COLLECTED MATERIAL
Content starts
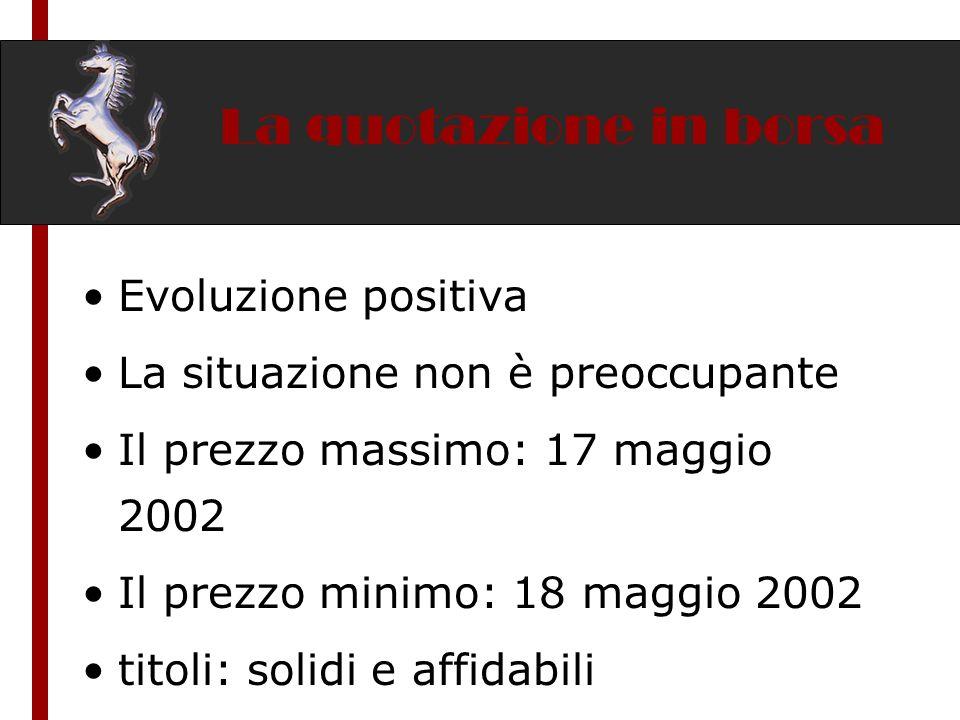 La quotazione in borsa Evoluzione positiva La situazione non è preoccupante Il prezzo massimo: 17 maggio 2002 Il prezzo minimo: 18 maggio 2002 titoli:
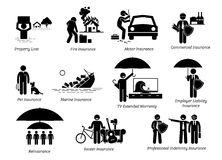 General Insurance Protection. Stick figures depicts general insurance for property loss, fire, motor, commercial, pet, marine, TV, employer liability stock illustration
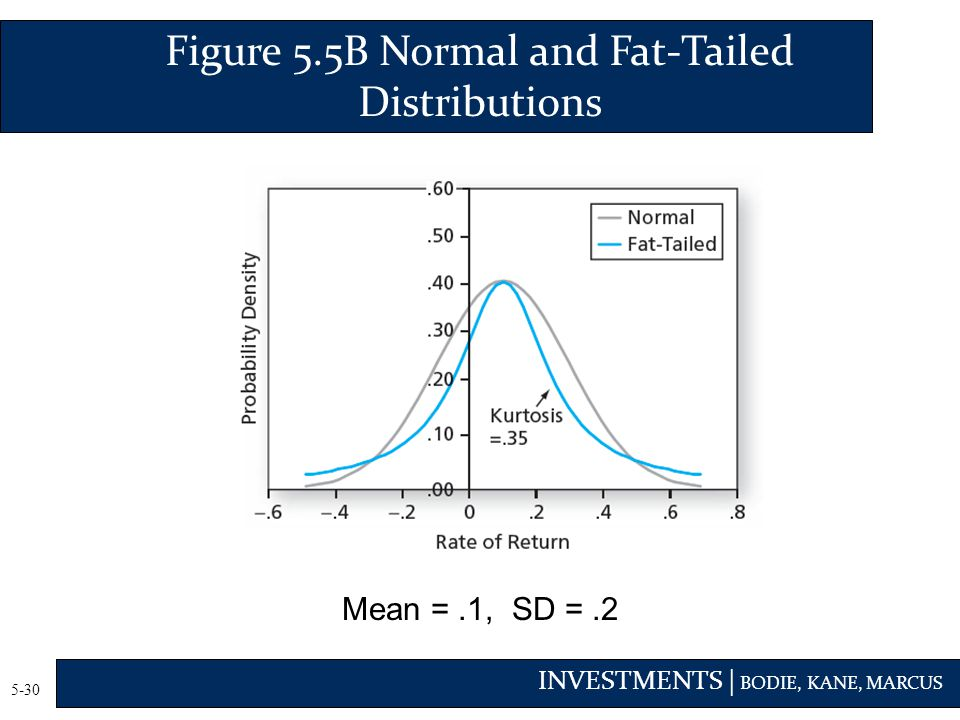 Figure 5.5B Normal and Fat-Tailed Distributions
Content ends
DIRECTIONS FOR THIS TASK
Give back the listing unchanged. Strip out the pictures.

EXERCISE OUTPUT
 La quotazione in borsa Evoluzione positiva La situazione non è preoccupante Il prezzo massimo: 17 maggio 2002 Il prezzo minimo: 18 maggio 2002 titoli:
 General Insurance Protection. Stick figures depicts general insurance for property loss, fire, motor, commercial, pet, marine, TV, employer liability stock illustration
 Figure 5.5B Normal and Fat-Tailed Distributions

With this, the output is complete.